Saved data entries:
=== Begin Enclosure ===

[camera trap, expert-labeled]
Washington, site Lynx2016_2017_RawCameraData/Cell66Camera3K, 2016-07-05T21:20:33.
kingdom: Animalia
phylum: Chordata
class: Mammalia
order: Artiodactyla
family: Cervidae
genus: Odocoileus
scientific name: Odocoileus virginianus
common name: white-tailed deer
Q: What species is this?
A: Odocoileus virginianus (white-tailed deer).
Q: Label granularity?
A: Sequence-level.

=== End Enclosure ===
=== Begin Enclosure ===

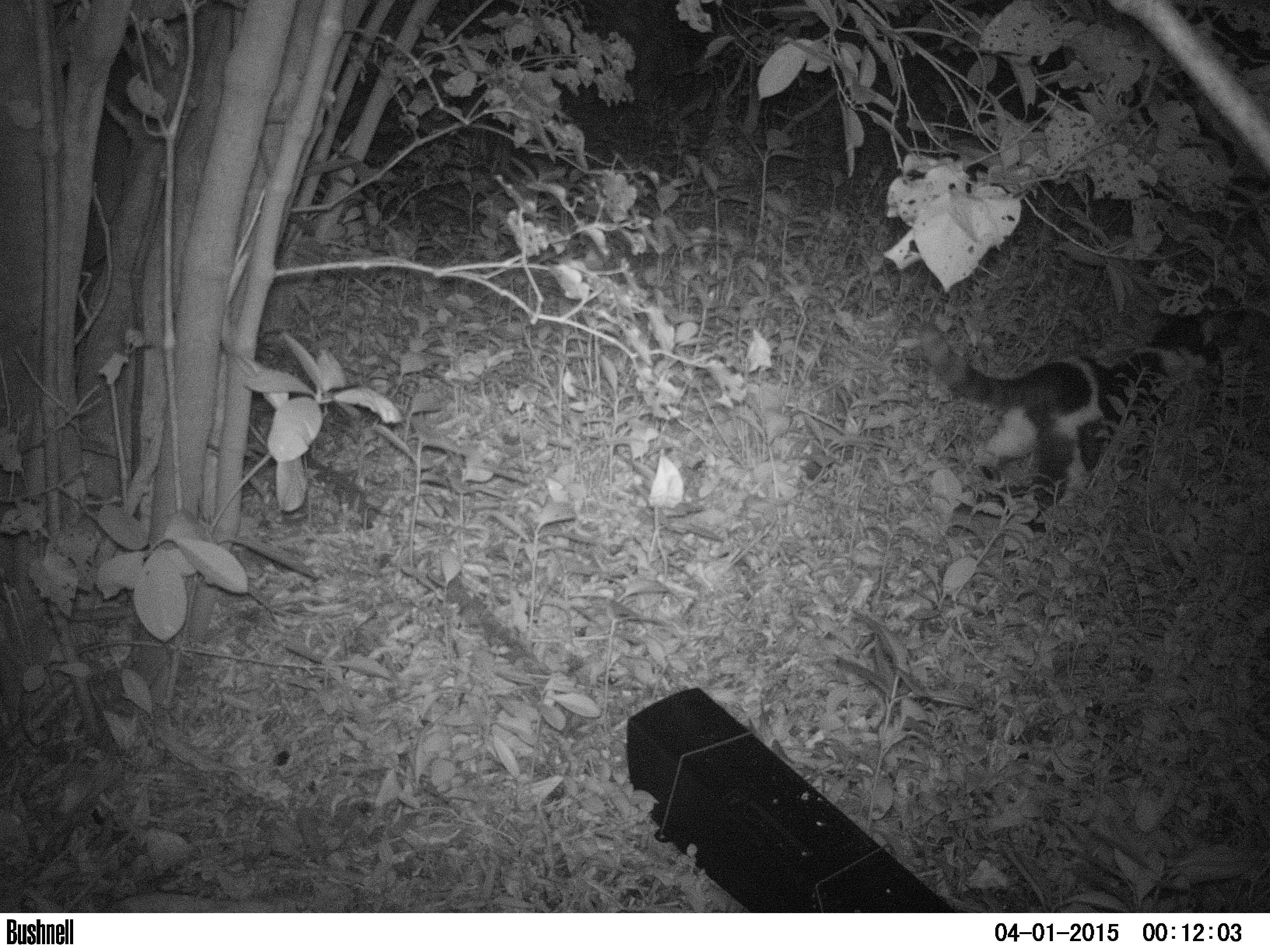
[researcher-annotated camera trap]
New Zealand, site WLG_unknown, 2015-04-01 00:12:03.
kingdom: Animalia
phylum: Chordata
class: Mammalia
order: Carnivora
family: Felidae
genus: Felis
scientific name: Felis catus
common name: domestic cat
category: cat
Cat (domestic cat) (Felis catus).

=== End Enclosure ===

The expected answer is each line of the records above that includes the string "name".

- **Task answer**:
scientific name: Odocoileus virginianus
common name: white-tailed deer
scientific name: Felis catus
common name: domestic cat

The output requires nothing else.